Autor: Rodrigo Campos

Publicado em

Perder um ente querido já é um momento complicado, mas quando surgem dúvidas sobre as dívidas deixadas por ele, a situação pode ficar ainda mais delicada. Afinal, quem paga a conta quando alguém se vai? Os familiares precisam colocar a mão no bolso? E se a dívida for maior que os bens deixados?

O espólio entra na história das dívidas

A primeira coisa que você precisa saber é que, quando uma pessoa falece, seus bens e dívidas são reunidos em algo chamado espólio. Esse espólio é administrado por meio do inventário, que pode ser feito na justiça ou em cartório, dependendo do caso. O processo serve justamente para organizar o que a pessoa deixou e, claro, para pagar as dívidas antes de dividir o que restou entre os herdeiros.
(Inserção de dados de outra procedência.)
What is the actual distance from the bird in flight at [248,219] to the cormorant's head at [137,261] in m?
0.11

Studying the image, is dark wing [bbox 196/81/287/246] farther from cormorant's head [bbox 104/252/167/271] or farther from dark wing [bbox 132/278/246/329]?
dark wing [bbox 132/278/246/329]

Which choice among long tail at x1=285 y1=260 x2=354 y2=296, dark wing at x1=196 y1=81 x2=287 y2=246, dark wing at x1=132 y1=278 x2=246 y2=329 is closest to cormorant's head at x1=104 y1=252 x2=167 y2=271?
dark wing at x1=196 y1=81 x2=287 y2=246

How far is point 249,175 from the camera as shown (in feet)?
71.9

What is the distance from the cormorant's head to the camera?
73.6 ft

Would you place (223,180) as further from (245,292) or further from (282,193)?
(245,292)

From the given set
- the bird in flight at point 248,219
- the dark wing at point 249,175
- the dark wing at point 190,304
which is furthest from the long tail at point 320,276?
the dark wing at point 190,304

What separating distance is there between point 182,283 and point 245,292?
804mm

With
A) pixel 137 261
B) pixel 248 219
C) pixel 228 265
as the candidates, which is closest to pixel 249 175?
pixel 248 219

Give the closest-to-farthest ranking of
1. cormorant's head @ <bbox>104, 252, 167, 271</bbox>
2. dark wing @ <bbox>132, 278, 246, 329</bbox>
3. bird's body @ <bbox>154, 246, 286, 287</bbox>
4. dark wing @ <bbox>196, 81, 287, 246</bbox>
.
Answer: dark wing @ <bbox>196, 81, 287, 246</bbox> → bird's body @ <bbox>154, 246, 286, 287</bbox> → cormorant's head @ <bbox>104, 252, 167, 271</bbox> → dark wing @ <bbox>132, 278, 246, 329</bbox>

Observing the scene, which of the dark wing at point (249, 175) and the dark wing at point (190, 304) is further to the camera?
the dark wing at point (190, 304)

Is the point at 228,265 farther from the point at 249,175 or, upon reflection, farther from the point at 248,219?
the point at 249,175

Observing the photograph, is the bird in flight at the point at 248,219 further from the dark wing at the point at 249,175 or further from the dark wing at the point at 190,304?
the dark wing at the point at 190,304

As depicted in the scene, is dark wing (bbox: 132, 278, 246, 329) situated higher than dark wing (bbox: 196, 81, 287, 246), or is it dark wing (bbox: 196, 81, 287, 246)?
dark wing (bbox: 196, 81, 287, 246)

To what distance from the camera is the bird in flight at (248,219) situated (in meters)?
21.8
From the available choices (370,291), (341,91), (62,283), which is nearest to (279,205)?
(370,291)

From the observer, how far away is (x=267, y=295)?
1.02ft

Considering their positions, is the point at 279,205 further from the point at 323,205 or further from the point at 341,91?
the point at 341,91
Mas e se não sobrar nada? Aí vem a boa notícia: os herdeiros não são obrigados a pagar dívidas com seus próprios recursos. A lei brasileira é clara nesse ponto. As dívidas do falecido são quitadas apenas dentro do limite dos bens deixados por ele. Se não houver patrimônio suficiente, os credores ficam sem receber o restante, sem repassar a conta para os familiares.

Mas e se os bens forem insuficientes?

Aqui entra um ponto interessante. Quando o falecido deixa mais bens do que dívidas, o processo é simples: usa-se parte dos bens para pagar os credores, e o restante é dividido entre os herdeiros.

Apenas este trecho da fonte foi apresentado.